## What you will do
Print out all of the records exactly; no picture belongs in the result.

(Pictures with short captions)
Segment Open
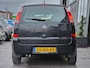 Opel Meriva 1.6 Cosmo|NAP|Airco|Elektrische Ramen|APK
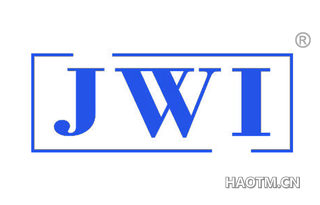 JWI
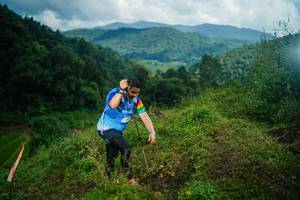 BIB: 
                            <button type="button" onclick="openModal(25041880)" class="btn btn-primary btn-sm float-right btn-popup" data-toggle="modal" data-target=".modal-high-quality">
                        <i class="fas fa-shopping-cart"></i> Add to Cart
                    </button>
                                            <button type="button" onclick="isThisMe(25041880, true)" class="btn btn-success btn-sm float-right btn-popup btn-isme hidden" data-toggle="tooltip" data-placement="bottom" title="นี่คือรูปของคุณใช่ไหม คลิกที่นี่เพื่อเอาเข้าอัลบั้ม">
                        <i class="fas fa-plus"></i> Add to album
                    </button>
                    <button type="button" onclick="isThisMe(25041880, false)" class="btn btn-warning btn-sm float-right btn-popup btn-isnotme hidden">
                        <i class="fas fa-ban"></i> Remove from album
                    </button>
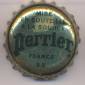 5875: Perrier France/France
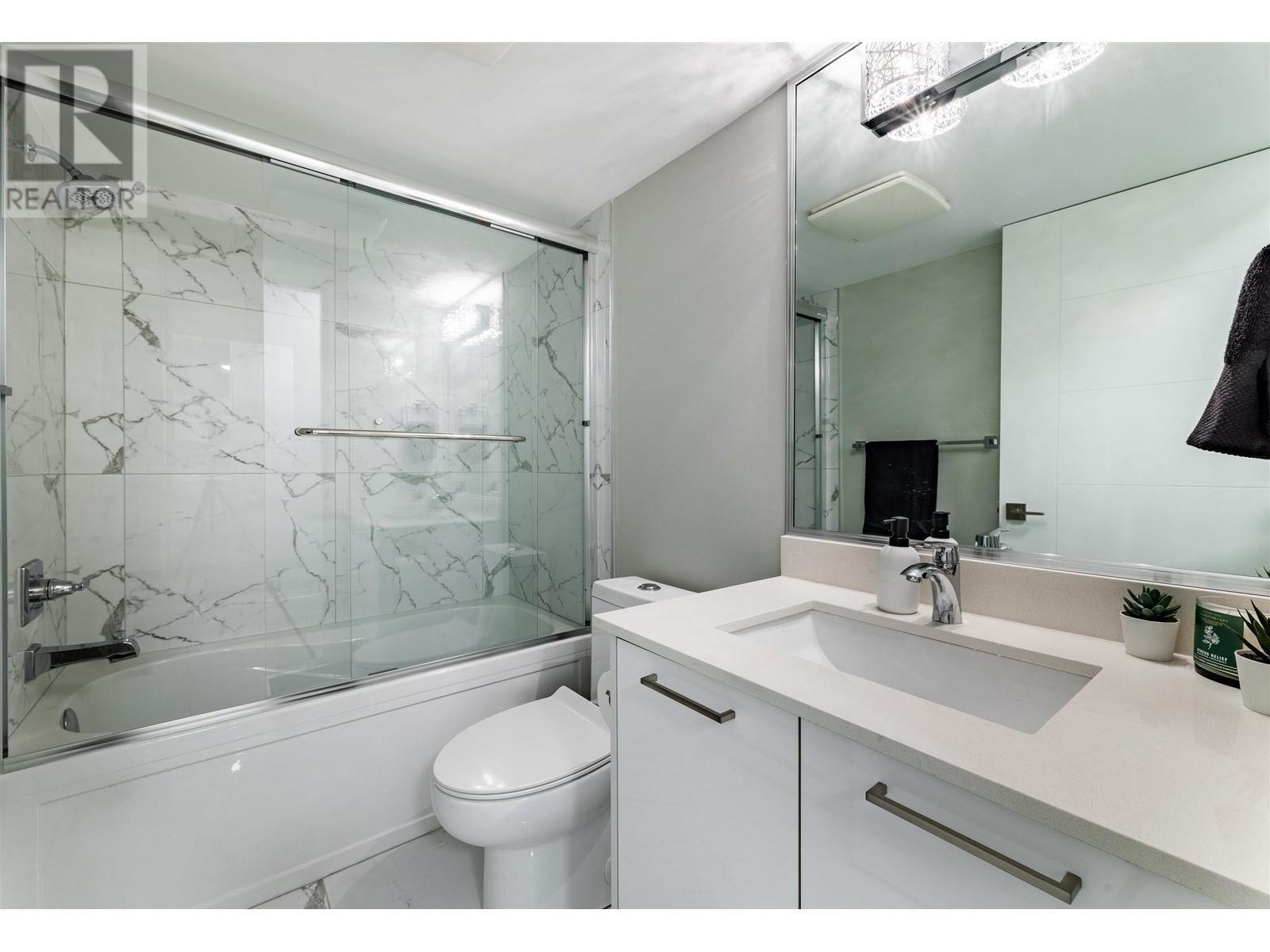 23065 117 Avenue, Maple Ridge, British Columbia  V2X 2K3 - Photo 10 - R2826379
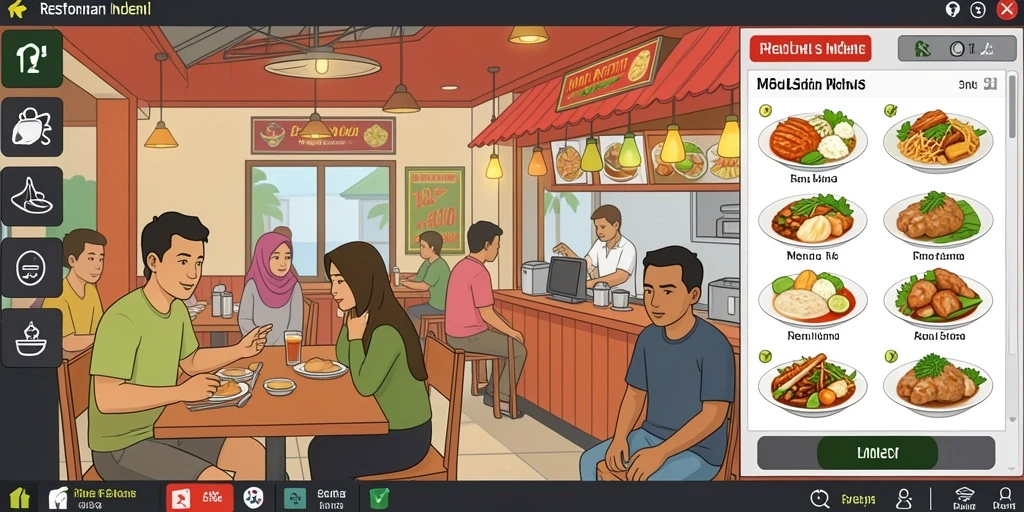 Eksplorasi dunia penuh tantangan di SHE777.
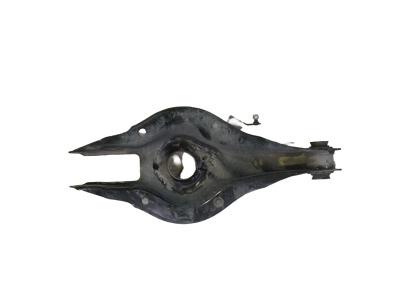 BRAZO SUSPENSION INFERIOR TRASERO BMW 318D 2018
Segment Closed
## Output of the exercise
 Opel Meriva 1.6 Cosmo|NAP|Airco|Elektrische Ramen|APK
 JWI
 BIB: 
                            <button type="button" onclick="openModal(25041880)" class="btn btn-primary btn-sm float-right btn-popup" data-toggle="modal" data-target=".modal-high-quality">
                        <i class="fas fa-shopping-cart"></i> Add to Cart
                    </button>
                                            <button type="button" onclick="isThisMe(25041880, true)" class="btn btn-success btn-sm float-right btn-popup btn-isme hidden" data-toggle="tooltip" data-placement="bottom" title="นี่คือรูปของคุณใช่ไหม คลิกที่นี่เพื่อเอาเข้าอัลบั้ม">
                        <i class="fas fa-plus"></i> Add to album
                    </button>
                    <button type="button" onclick="isThisMe(25041880, false)" class="btn btn-warning btn-sm float-right btn-popup btn-isnotme hidden">
                        <i class="fas fa-ban"></i> Remove from album
                    </button>
 5875: Perrier France/France
 23065 117 Avenue, Maple Ridge, British Columbia  V2X 2K3 - Photo 10 - R2826379
 Eksplorasi dunia penuh tantangan di SHE777.
 BRAZO SUSPENSION INFERIOR TRASERO BMW 318D 2018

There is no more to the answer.